原文:
その理由は、「信頼性が高くなる」「即戦力と判断してもらえる」から。介護に対して何の知識もない人と比べた場合、基本的な知識,技術を習得している介護職員初任者研修・取得者の方が、事業所にとっても安心して仕事を任せられます。
また、介護職員初任者研修では実際の介護施設で体験をさせてもらえることも多いので、そういった経験があれば尚即戦力の人材として内定を貰いやすくなる…というメリットがあります。
将来のキャリアアップ・給料アップにつながる
2013年の法改定により、介護職では「介護職員初任者研修」→「実務者研修」→「介護福祉士(国家資格)」…
という流れでキャリアアップを図れるようになりました。
つまり、介護職員初任者研修がキャリアアップの入り口になっているということです。未経験から実務者研修を受けることもできますが、応用的な内容も多い研修のため、先に初任者研修で基礎を固めてから受講する方がスムーズだとされています。

データ一覧:
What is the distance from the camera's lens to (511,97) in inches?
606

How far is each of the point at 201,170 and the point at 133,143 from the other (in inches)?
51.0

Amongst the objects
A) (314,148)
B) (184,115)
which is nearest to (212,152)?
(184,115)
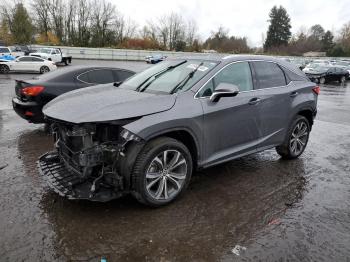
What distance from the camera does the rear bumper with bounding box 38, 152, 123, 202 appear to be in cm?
352

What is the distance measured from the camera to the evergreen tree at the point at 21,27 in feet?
197

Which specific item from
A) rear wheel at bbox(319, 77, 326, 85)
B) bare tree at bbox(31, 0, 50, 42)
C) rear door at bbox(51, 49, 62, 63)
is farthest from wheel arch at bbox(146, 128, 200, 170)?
bare tree at bbox(31, 0, 50, 42)

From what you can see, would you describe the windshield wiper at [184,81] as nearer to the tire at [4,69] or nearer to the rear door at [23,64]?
the rear door at [23,64]

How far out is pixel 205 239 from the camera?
3357mm

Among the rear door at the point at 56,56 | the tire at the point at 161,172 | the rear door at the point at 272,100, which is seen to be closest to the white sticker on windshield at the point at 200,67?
the rear door at the point at 272,100

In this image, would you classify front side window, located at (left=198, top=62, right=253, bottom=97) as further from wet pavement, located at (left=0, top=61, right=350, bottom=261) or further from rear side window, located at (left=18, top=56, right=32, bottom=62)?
rear side window, located at (left=18, top=56, right=32, bottom=62)

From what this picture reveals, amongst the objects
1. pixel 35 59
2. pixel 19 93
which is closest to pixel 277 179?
pixel 19 93

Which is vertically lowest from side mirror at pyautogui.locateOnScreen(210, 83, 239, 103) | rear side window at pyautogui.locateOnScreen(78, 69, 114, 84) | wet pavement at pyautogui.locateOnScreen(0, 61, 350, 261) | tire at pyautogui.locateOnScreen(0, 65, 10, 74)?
tire at pyautogui.locateOnScreen(0, 65, 10, 74)

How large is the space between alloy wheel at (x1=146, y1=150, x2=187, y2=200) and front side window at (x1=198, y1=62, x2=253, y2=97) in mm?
894

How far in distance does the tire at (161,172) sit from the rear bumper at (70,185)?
0.92 feet

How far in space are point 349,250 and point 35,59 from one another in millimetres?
24272

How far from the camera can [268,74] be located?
5.25 metres

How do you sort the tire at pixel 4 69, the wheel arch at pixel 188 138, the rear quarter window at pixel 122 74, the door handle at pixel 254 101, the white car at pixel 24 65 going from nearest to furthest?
the wheel arch at pixel 188 138
the door handle at pixel 254 101
the rear quarter window at pixel 122 74
the tire at pixel 4 69
the white car at pixel 24 65

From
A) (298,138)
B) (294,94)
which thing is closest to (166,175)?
(294,94)
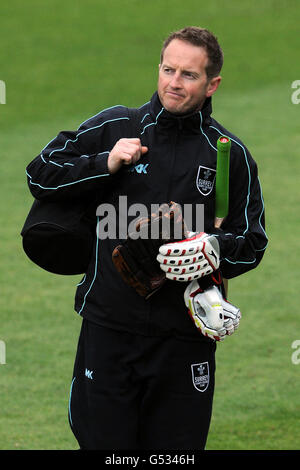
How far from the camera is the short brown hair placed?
3682 millimetres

作業指示:
• A. 原文の「つまり、介護職員初任者研修が」で始まる段落を、主な内容を残して短い箇条書きに改めること。
• B. 原文で、2013年の法改定以降の介護職のキャリアアップの流れとして挙げられている研修と資格を、書かれている順にすべて並べること。
• C. 初任者研修を扱った原文を、最後の文の次から書き継ぐこと。

作業ごとの結果:
• A.
- 介護職員初任者研修はキャリアアップの入り口である。
- 未経験からでも実務者研修を受けることはできる。
- ただし実務者研修は応用的な内容が多いため、先に初任者研修で基礎を固めてから受講するほうがスムーズだとされている。

• B.
1. 介護職員初任者研修
2. 実務者研修
3. 介護福祉士(国家資格)

• C.
また、資格があるのと無いのとでは給料にも差が出てきますので、介護の世界で給料アップを狙いたいのなら、必ず取得しておくべきだと言えます。
自分自身の負担を減らし、介護ができるようになる
個人的に介護職員初任者研修を取得する最大のメリットは「自分の負担が減ること」だと感じています。
というのも、私は元々資格なしで介護施設のアルバイトに入っていました。
すると、認知症の方の突飛な行動に憤りを感じたり、うまく介助ができなくて腰に負担が掛かったりと、未経験だからこその困難を多く経験する羽目に陥ってしまいました。
しかし介護職員初任者研修を受けてみると、「あ、認知症の方ってこういう心理なんだ」「腰に負担をかけないで介助する方法もあるんだ!」と、より良い介護の仕方を理解でき、心も身体も負担が大幅に減ったのです。
長く働くうえで必要なのは「介護を嫌いにならないこと」だと思います。そういった意味で、介護職員初任者研修で介護の知識を深めることにより、あなた自身を豊かにすると考えられるのです。
3)介護職員初任者研修の取得の流れ
ここでは「介護職員初任者研修」を取得するまでの一般的な流れをご紹介します。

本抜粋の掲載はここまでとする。